The group began to cautiously back up as a sound like thunder reverbe
rated right through the cliff wall. It finished with a fissure opening in front of them.
There was silence and they all waited, holding their breath.
Then it started again, massively shaking the entire cliff face.
“Run!” Loche yelled to the group.
In front of them, more cracks began to appear and open.
“She’s gonna go!” Mike yelled and he, Jane, and Matt grabbed up two each of the smallest children in their arms, put their heads down, and sprinted.
More cracks opened, mostly behind but some in front of them. Mike leaped across one massive rent in the cliff top, followed by Jane, Matt, Janus, Loche, then Croft and lastly, Angel.
The last few dozen feet to a ridge of rocks they dove and then sprawled on the ground. They turned, just as the entire thousand-foot-high statue parted from the cliff. It hung there for several seconds before slowly tipping forward. Then the millions of tons of stone figure fell like the mightiest tree in the world.

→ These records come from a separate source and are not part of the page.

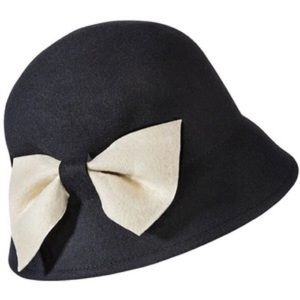 Merona Black Flapper Hat with White Bow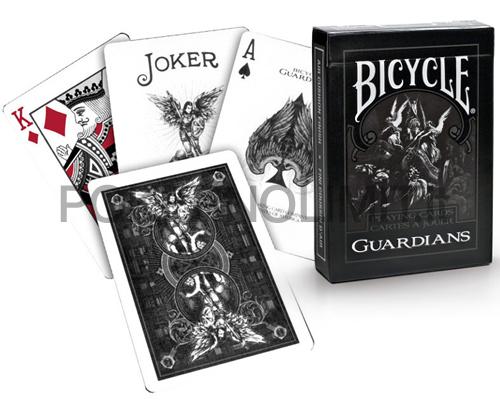 accessori poker e giochi carte bicycle guardians. Black Bedroom Furniture Sets. Home Design Ideas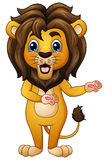 Cartoon lion in welcoming gesture. Illustration of Cartoon lion in welcoming gesture vector illustration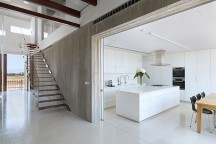 House_0614_in_Cyprus_Simpraxis_Architects_afflante_com_0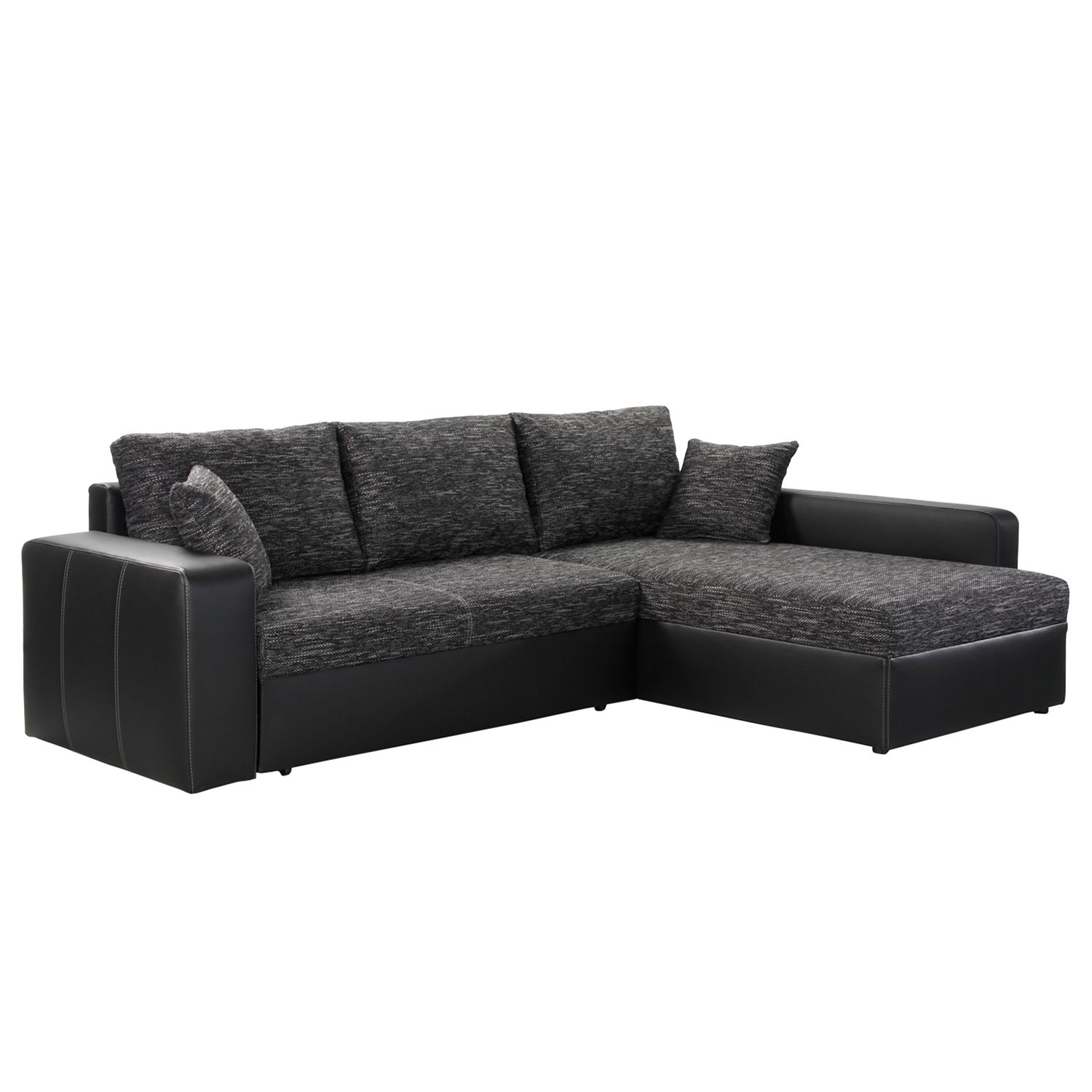 ecksofa mit schlaffunktion panama inspirierendes design f r wohnm bel. Black Bedroom Furniture Sets. Home Design Ideas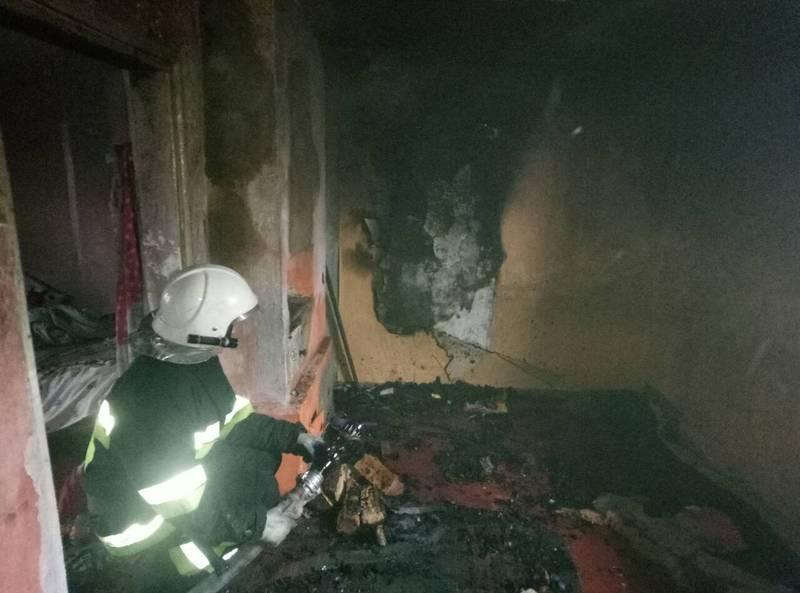 Через пожежу двоє дітей загинуло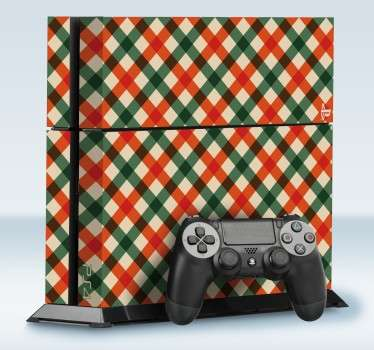 Tablecloth Pattern PS4 Skin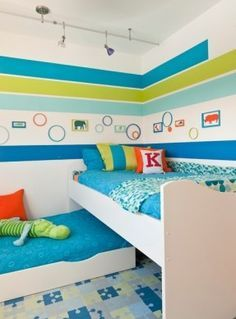Cute L Shaped Bunk Beds for Children Bedroom: Enchanting L Shaped Bunk Beds In Midcentury Kids Bedroom With Soft Blue Bed Linen Several Pill...
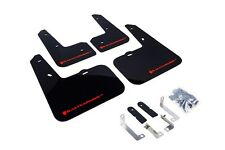 Rally Armor Mud Flaps Guards for 12-16 Veloster (Black w/Red Logo)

Mike got to his feet. “Keep going.”
They ran back further, looking over their shoulders, and when the titanic weight of rock struck the valley floor, everything jumped as if an earthquake ran through the inner world. More land fell off the cliff edge into the void.
Janus was on his belly hugging the ground, and the others stood but had their arms out wide to maintain balance until the earth stopped shaking.
For many seconds afterward, there were still the sounds of huge rocks striking the valley floor as the last loose boulders were shaken out to fall free. Eventually, it fell to silence, and the group felt confident enough to straighten.
“I guess toppling a thousand-foot-high statue and destroying it is leaving a small footprint in the greater scheme of things,” Matt chuckled.
Croft snarled. “Yeah, and I’m just happy those green bitches got what they deserved.”
Loche turned and walked a few paces up through the trees on top of the cliff wall. He put a hand over his eyes and exhaled. “The end of the valley.”
The group joined him and stared out over the vista—the jungle valley ended in just a few miles, and like someone had drawn a line on the ground, there began the desert. He checked his GPS and turned to Jane.